より若い世代で「庶民的」というときは、割と「普通の人っぽい」くらいの意味ですが、世代によっては「下賎な人たち」のように受け取られることもあるので注意が必要です。

算命学で己は「庶民的」と言われたりしますが、これは、神様の住む人の立ち入らない場所としての戊(山)に対するもので、たくさんの人と交流できる場所という意味です。
己は平地、昔でいえば田畑、今でいえば人のたくさん住む街や都市です。

古代東洋に思いを馳せれば、
城郭というのは王様と公家、そして軍人の限られた人たちの場所で、
たくさんの人がいるのは農村の田畑だったため、田園と書かれたりするのですが、
これを今の感覚に修正すれば、
やはり都市部ということになるように思います。

ちなみに、
最近、私が算命学について人に話をするときに「庶民的」という言葉を使うときは、
「モノゴトを片方からだけ見つめる人」
を指しています。
モノゴトには良い面と悪い面があり、
その両方を見据えて物を考える視点を一極二元と言いますが、
その視点を得られる前の「普通の人」という意味で使います。
「大衆」という言葉に近く、
大衆とは大多数の人であってパレートの法則でいうところの8割の人、
大衆迎合主義という言葉は、
モノゴトを片方からだけ見て判断する人たちが喜びそうなある種短絡的なやり方をいうものです。

算命学を浅く学ぶと、
吉凶があり、例えば散法といわれる対冲とか害とか刑、破、これに付随して天剋地冲や納音などは、凶といわれることが多くあります。
大衆的、庶民的、大多数の片方からだけものを見れば確かに凶といわれるのも納得の性質があり、これはこれで間違いではありません。

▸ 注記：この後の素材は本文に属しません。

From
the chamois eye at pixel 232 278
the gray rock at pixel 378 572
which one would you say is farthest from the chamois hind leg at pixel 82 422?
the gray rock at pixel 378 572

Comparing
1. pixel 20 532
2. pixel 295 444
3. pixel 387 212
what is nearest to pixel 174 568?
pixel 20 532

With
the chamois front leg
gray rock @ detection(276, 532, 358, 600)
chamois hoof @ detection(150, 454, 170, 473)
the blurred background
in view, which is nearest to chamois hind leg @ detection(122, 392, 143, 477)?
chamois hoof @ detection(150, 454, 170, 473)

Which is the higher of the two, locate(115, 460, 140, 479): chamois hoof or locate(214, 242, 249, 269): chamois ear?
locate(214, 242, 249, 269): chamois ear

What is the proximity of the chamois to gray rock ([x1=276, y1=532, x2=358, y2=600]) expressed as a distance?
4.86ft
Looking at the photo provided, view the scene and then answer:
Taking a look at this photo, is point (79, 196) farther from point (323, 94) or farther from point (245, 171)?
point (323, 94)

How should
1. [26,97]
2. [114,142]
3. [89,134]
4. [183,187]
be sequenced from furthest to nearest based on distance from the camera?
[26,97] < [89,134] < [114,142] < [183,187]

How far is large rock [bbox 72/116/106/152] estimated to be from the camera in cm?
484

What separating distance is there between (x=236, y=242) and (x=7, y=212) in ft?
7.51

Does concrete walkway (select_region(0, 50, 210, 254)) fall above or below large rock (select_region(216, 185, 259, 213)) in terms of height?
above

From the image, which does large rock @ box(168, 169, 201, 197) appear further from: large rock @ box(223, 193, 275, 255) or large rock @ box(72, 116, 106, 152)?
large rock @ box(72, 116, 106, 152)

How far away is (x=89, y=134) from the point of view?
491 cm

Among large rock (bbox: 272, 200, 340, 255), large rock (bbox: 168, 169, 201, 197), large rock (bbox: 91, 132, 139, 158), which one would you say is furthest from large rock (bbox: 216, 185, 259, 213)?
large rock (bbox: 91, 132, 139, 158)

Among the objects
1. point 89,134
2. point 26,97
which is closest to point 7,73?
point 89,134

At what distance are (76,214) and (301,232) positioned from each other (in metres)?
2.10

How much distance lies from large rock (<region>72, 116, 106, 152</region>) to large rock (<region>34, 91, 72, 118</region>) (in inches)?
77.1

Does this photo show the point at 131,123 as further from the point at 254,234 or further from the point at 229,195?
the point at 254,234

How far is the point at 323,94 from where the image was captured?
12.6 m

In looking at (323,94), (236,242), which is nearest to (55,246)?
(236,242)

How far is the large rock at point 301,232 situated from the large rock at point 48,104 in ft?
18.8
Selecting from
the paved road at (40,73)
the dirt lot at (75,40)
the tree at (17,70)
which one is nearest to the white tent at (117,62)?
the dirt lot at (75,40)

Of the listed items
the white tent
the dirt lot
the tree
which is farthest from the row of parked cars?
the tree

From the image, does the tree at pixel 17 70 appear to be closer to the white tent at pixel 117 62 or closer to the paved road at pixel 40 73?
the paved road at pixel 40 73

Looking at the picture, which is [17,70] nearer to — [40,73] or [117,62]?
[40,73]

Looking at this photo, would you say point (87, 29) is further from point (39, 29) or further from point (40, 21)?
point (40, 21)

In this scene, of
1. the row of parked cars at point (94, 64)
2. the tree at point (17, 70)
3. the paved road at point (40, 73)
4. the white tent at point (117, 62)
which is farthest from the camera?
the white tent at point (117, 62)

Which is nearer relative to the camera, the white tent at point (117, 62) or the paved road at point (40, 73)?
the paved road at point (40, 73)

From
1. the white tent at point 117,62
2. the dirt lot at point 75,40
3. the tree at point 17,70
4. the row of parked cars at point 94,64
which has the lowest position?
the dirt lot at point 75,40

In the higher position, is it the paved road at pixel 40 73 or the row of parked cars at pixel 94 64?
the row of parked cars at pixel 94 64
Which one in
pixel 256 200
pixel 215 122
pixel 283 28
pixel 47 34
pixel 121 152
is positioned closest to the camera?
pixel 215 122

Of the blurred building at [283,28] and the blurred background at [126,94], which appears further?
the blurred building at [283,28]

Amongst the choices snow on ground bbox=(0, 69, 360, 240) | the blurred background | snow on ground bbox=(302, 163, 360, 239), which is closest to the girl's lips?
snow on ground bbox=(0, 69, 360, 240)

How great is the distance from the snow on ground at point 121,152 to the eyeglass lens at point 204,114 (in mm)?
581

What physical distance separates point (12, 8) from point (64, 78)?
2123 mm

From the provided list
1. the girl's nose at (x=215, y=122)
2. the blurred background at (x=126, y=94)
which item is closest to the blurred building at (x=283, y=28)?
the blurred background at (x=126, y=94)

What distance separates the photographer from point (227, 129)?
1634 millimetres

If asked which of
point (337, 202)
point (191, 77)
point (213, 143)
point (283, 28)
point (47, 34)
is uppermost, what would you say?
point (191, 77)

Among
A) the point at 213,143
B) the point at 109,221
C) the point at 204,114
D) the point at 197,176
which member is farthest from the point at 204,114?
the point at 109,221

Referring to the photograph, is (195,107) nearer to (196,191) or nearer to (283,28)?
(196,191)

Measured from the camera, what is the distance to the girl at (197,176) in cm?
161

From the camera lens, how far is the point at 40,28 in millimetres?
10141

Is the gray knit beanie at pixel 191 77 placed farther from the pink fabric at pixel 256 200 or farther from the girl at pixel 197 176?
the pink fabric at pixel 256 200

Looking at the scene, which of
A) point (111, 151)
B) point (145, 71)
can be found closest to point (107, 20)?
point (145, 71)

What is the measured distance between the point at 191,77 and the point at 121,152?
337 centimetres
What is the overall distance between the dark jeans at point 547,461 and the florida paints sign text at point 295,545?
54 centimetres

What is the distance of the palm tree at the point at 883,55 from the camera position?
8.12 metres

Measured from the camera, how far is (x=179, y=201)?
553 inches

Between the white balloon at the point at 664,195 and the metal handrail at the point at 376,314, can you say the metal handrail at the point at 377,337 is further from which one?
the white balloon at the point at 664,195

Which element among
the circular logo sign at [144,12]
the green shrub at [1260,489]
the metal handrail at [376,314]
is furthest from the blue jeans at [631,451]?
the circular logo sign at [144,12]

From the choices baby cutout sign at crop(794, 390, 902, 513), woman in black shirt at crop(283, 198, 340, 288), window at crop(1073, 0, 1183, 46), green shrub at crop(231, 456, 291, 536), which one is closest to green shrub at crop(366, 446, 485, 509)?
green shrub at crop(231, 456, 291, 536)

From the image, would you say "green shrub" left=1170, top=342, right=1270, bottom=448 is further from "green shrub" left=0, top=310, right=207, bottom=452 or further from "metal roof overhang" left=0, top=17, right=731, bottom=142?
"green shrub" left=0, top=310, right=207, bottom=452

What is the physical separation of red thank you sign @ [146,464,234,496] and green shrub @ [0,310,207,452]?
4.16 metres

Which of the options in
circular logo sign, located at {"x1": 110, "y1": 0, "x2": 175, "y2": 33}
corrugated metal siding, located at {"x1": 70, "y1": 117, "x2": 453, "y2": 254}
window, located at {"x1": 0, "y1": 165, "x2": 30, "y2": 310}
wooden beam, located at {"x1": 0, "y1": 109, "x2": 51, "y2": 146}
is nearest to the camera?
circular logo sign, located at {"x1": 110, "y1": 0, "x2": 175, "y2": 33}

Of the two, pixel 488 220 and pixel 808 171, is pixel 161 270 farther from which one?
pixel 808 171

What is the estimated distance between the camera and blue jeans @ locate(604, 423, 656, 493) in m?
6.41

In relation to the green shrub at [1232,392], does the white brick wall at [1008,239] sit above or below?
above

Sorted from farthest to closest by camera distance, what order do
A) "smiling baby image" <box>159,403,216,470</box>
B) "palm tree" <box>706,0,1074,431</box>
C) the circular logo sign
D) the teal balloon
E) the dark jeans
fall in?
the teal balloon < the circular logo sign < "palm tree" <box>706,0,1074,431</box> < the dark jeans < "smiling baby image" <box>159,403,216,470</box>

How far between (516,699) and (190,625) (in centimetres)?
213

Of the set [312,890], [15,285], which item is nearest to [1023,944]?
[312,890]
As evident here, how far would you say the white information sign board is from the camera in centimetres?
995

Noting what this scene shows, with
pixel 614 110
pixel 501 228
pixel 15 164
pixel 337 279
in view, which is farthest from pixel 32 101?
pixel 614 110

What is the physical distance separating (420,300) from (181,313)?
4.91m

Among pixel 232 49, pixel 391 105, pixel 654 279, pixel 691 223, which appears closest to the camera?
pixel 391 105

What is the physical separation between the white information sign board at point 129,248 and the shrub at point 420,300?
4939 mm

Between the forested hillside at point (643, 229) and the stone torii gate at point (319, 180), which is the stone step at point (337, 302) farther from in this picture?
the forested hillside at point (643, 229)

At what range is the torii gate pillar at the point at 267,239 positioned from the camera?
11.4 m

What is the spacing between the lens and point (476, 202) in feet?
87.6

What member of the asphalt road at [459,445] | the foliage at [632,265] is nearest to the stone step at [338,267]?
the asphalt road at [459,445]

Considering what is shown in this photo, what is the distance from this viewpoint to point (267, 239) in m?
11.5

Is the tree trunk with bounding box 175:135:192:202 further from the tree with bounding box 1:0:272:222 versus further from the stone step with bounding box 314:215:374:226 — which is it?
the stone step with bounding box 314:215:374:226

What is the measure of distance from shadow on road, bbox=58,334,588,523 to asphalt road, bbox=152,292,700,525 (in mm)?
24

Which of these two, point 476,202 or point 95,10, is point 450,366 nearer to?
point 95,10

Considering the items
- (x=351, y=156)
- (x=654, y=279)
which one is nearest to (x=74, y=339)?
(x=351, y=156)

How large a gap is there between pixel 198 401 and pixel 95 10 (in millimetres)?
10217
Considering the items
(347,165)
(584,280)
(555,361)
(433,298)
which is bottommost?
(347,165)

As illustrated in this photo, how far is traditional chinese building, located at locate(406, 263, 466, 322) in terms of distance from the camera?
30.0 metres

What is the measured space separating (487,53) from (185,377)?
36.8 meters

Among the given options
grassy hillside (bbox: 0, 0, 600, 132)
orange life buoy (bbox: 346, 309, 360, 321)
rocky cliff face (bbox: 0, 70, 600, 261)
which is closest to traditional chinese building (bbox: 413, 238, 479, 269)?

しかし、散法はそもそも、モノゴトを分離し散じる気の流れであるというだけのことであって、そこには善悪はないというのが算命学の考え方。
そもそもですが、算命学は森羅万象、自然の論理を説く学問で、あるがままのモノゴトの仕組みを論じるのであって吉凶、善悪を論じません。

また、算命学は帝王学、支配者の学問といわれるのもこうした所以によります。

全体を俯瞰してあるべき判断をするべき立場にいる人が身につけておくべき視点。
一方、片方だけから見る視点は被支配者のものであって、まさに庶民的、大衆的です。
「支配者の視点」という言葉に抵抗のある人も、「被支配者の視点」といわれると、「それはちがう」と思われると思います。
自分の人生は、自分が王様であって、
自分が自分の人生の支配者である、
ととらえ、多くの人が「支配者の視点」である一極二元の視点を得られるといいなと思います。

以下、参考に散法の意味について、拙いながら一極二元の視点をご案内しておきます。

対冲は破壊といわれますが、壊れたほうがいいものもあり、壊れた先に生まれるものがあるという意味もあります。

害は自然の流れを阻害するといわれますが、不自然な中でしか出会えないものもあり、そこに新たな発見があることもあります。

刑はケンカや葛藤といわれますが、順うばかりでは大きく成長できないこともあり、ケンカや葛藤を経てしか得られないものもあります。

天剋地冲は精神的な葛藤と現実的な破壊が同時に起こるので大きな衝撃を伴うとされますが、この関係は60干支のうちの2つだけ。
生きる上での新陳代謝として必要なプロセスといえます。

納音に至っては60干支のうち自分の干支の反対側にある1つだけのもの。
人生の転換点です。
納音までは大きく人生が開き様々な経験をする時期、
納音からはそれまで学んだことを自分の宿命を果たすためにまとめていく時期。

なお、対冲や天剋地冲、納音は、
宿命から大きく外れている場合、その衝撃は大きくなりますが、それによって本来の道に戻れるものでもあります。

これらの時期、考えなく大きな行動をするとガツンと衝撃がきたりもするので、
できるなら控えめに受け身に、
そして自分のためではなく人のため、世の中のために過ごすと禍が浅いといわれます。
また、精神性の高い人はこれらの禍を受けにくいともいわれますので、精神性を高める生活をするのも良い過ごし方です。